The Swedish forces consisted of the yacht Aurora, four gun longboats, 38 gun sloops and yawls, and 160-200 men of the Svea Life Guards loaded into four landing crafts; all in all close to, or around, 2,000 men. The Russians had a coastal battery and about 700 men (the number was given to the Swedes by captured Russian grenadiers) in the vicinity; among them the Russian Imperial Guards. After about an hour of artillery duel the Russian coastal battery exploded, by which time the Swedish guards landed on the island. After a short struggle the Russian guards retreated, with a loss of four men killed and 26-28 captured. A further 55 Russians fell at the battery itself. The Swedish guards lost fifteen dead and wounded in the action, while the fleet lost seven; in total, four men dead and eighteen wounded.
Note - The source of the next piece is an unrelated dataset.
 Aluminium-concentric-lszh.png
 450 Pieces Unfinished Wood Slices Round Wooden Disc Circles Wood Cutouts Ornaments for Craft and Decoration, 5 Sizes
The battle had no strategic effect as the other Swedish divisions had not sailed out accordingly due to bad weather, and Smith, being unsupported, was soon driven off the island by the Russians.

==Aftermath==
The operation was later cancelled all together by the Swedish king in preparation to break out the Russian blockage. Some days later the Russians made an unsuccessful attempt at destroying the Swedish Archipelago fleet in the Battle of Björkösund. The Swedes managed to break out and escape at the Battle of Vyborg Bay the day after, but with heavy losses. The two sides then faced each other in the decisive Battle of Svensksund, which marked the ending of the war.